Note that ld will sometimes stuff everything into a single RWX segment
as a result, which is not desirable.

Unfortunately, without significant investment into historic linker
technologies (with external sorting and that kind of stuff), I don't
think it is viable to build 32-bit software natively in the near
future.  Maybe next year only a few packages will need exceptions, but
the number will grow with each month.  Building on 64-bit kernels will
delay the inevitable because more address space is available to user
space, but that's probably 12 to 18 month extended life-time for
native building.

Comment 17 Luke Kenneth Casson Leighton 2018-12-21 23:53:40 UTC

https://issues.guix.info/issue/33676

so we have a successful report that the advised option helps.

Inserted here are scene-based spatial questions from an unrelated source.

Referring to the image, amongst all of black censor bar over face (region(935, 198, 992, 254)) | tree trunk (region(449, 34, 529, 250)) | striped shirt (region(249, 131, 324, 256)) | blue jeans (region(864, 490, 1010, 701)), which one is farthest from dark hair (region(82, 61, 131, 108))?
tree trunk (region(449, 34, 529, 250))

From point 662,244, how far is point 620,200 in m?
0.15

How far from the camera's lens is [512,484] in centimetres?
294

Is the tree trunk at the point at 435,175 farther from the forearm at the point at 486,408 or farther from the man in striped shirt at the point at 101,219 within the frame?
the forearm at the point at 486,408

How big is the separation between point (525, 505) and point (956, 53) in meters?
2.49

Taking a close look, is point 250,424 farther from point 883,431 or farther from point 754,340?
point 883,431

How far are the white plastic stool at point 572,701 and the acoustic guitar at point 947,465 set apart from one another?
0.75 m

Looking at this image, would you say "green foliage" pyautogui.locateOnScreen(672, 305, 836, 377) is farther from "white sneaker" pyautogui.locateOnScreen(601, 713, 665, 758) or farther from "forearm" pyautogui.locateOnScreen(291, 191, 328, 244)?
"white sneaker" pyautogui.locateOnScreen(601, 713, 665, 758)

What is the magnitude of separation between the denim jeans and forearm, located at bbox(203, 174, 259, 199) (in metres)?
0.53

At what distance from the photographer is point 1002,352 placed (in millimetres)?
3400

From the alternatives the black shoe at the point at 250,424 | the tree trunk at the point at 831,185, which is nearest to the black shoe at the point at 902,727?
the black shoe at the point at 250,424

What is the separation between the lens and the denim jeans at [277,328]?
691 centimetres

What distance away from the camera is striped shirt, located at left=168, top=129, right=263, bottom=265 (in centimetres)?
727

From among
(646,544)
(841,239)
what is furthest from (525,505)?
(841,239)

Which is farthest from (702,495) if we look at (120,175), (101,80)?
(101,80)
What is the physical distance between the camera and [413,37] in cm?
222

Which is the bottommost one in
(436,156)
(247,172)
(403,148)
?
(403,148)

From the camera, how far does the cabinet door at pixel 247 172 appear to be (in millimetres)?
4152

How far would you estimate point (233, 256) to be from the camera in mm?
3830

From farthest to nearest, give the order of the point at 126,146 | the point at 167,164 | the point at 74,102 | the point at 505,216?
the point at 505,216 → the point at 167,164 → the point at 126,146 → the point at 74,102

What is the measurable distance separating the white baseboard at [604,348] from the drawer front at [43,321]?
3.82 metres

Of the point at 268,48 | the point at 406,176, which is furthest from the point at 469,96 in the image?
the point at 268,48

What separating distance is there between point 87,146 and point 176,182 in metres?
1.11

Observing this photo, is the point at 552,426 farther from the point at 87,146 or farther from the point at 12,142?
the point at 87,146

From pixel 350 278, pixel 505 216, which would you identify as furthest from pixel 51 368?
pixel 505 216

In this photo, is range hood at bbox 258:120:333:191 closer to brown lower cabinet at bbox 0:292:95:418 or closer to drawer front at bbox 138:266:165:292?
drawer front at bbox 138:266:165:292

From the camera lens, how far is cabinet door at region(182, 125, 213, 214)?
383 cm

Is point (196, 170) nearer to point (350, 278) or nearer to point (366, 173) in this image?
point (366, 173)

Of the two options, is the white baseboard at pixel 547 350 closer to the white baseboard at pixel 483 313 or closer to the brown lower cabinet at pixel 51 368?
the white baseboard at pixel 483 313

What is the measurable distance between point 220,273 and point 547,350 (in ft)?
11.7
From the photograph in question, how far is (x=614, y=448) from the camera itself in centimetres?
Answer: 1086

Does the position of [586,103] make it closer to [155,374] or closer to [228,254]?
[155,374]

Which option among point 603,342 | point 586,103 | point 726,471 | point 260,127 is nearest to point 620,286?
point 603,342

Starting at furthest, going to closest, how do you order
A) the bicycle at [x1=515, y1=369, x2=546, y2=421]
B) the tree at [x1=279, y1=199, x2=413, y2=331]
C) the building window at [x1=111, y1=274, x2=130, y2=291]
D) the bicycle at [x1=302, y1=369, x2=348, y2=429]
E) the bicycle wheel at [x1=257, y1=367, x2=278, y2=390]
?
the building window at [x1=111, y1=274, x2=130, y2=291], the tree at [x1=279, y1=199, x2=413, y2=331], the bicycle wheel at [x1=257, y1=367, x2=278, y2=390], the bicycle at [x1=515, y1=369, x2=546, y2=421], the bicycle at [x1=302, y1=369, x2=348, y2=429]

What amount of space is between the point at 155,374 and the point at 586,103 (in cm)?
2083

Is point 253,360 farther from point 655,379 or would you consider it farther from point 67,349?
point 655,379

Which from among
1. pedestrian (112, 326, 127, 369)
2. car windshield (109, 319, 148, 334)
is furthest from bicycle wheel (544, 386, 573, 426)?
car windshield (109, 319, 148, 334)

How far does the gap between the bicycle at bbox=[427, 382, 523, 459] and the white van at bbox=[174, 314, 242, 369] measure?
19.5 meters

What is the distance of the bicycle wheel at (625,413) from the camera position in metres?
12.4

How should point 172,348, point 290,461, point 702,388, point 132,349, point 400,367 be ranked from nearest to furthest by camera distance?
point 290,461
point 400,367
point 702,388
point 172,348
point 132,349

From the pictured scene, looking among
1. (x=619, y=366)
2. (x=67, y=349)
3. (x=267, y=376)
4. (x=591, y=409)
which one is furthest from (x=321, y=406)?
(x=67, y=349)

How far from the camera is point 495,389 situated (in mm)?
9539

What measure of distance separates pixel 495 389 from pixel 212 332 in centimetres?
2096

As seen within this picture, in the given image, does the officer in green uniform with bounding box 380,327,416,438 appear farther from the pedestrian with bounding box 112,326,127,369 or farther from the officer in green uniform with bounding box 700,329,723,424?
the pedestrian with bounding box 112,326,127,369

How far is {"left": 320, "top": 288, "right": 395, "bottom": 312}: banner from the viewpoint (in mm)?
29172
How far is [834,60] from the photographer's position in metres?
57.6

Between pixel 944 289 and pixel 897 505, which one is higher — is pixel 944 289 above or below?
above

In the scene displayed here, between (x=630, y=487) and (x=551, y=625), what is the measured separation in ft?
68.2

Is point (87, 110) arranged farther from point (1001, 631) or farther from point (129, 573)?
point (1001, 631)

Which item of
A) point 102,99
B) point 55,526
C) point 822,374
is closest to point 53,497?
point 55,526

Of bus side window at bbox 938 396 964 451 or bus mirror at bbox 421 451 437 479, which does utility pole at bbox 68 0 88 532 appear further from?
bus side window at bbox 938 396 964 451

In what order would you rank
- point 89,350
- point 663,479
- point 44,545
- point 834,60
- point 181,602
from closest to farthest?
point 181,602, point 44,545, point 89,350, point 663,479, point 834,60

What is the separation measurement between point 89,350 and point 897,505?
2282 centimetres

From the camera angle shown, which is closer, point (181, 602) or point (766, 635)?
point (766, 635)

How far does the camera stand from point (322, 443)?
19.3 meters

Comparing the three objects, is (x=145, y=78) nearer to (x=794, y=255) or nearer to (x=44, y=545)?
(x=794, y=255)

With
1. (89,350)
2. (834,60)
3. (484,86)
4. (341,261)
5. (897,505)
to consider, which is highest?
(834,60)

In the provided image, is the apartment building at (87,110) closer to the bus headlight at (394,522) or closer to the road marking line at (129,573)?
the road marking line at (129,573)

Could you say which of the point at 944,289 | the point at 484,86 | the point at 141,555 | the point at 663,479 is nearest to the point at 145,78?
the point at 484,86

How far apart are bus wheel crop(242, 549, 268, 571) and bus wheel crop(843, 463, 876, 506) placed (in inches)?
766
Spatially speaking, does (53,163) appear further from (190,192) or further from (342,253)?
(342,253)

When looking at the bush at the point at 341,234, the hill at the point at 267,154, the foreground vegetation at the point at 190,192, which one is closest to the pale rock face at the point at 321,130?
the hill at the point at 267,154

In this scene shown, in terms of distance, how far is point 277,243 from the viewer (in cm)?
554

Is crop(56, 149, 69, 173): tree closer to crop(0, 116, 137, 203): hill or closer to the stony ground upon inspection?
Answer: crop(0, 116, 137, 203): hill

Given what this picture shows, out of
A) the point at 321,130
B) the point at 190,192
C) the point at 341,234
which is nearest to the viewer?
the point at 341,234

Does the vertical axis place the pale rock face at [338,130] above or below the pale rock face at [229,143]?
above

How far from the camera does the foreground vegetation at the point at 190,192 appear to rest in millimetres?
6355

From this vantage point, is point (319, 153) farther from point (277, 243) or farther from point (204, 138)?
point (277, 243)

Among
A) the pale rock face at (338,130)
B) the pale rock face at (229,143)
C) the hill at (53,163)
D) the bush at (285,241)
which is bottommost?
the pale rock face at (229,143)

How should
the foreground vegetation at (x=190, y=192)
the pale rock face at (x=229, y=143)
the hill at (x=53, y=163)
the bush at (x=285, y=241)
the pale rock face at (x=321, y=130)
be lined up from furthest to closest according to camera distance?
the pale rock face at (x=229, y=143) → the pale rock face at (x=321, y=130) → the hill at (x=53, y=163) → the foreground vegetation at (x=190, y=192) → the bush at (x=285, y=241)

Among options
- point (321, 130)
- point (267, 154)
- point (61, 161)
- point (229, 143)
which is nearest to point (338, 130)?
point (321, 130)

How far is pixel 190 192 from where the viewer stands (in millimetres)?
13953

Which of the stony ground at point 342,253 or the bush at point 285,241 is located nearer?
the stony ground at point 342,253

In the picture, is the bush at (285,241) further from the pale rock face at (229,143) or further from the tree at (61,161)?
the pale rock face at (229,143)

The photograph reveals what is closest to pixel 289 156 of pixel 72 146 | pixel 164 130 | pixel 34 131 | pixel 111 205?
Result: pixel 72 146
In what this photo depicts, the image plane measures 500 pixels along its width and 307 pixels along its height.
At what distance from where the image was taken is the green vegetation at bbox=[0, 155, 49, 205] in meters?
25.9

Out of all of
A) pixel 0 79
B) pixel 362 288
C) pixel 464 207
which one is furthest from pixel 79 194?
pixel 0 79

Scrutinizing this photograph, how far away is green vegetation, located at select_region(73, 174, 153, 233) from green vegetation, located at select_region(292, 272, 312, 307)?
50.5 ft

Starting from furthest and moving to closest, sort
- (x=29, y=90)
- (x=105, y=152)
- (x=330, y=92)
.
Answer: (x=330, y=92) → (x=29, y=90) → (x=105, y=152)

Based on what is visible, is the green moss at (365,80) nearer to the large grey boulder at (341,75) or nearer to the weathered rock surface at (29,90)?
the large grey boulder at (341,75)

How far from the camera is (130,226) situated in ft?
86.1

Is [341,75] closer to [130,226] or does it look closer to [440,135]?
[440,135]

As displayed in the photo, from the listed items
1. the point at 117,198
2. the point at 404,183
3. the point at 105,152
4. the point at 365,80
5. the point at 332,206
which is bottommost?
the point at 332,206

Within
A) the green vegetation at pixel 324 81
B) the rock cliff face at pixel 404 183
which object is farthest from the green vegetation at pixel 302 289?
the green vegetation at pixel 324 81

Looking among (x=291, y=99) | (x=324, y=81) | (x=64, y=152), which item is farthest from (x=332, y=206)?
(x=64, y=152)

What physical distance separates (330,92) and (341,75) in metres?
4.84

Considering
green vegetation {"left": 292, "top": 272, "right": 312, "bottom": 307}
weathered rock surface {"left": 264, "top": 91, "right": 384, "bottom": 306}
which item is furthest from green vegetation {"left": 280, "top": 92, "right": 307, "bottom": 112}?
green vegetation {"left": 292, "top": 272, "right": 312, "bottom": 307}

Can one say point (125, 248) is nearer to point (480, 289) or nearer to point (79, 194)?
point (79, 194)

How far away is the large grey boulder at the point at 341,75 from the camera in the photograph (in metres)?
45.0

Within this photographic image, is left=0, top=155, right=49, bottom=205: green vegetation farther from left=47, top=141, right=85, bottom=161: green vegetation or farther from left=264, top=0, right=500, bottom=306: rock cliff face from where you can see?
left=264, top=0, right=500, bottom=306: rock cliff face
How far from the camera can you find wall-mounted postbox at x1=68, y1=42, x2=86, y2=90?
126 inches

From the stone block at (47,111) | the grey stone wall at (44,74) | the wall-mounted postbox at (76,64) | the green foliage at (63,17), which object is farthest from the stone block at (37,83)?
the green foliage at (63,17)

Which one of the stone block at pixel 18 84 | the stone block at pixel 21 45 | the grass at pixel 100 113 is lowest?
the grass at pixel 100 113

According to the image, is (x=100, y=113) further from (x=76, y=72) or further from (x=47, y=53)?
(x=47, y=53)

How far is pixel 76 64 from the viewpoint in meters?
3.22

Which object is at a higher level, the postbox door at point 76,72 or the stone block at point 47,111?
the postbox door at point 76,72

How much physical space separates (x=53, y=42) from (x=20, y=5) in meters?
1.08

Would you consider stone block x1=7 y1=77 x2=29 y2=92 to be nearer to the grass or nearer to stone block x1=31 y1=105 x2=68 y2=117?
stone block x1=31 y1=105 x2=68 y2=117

please note: the advised option is **NOT** repeat **NOT** a solution.
destroying all of the memory and throwing away useful information
cannot possibly be called a "solution".

ld *really does* need to make *optimal* use of memory, by restoring
the techniques that were used decades ago, and to use dynamic 
analysis of the amount of available *RESIDENT* memory, so as to
very very specifically avoid swapping.

Comment 18 H.J. Lu 2018-12-22 00:35:48 UTC

(In reply to Luke Kenneth Casson Leighton from comment #17)
> https://issues.guix.info/issue/33676
> 
> so we have a successful report that the advised option helps.
> 

Have you tried my users/hjl/pr18028 branch?

Comment 19 Luke Kenneth Casson Leighton 2018-12-22 01:24:43 UTC

(In reply to H.J. Lu from comment #18)
> (In reply to Luke Kenneth Casson Leighton from comment #17)
> > https://issues.guix.info/issue/33676
> > 
> > so we have a successful report that the advised option helps.
> > 
> 
> Have you tried my users/hjl/pr18028 branch?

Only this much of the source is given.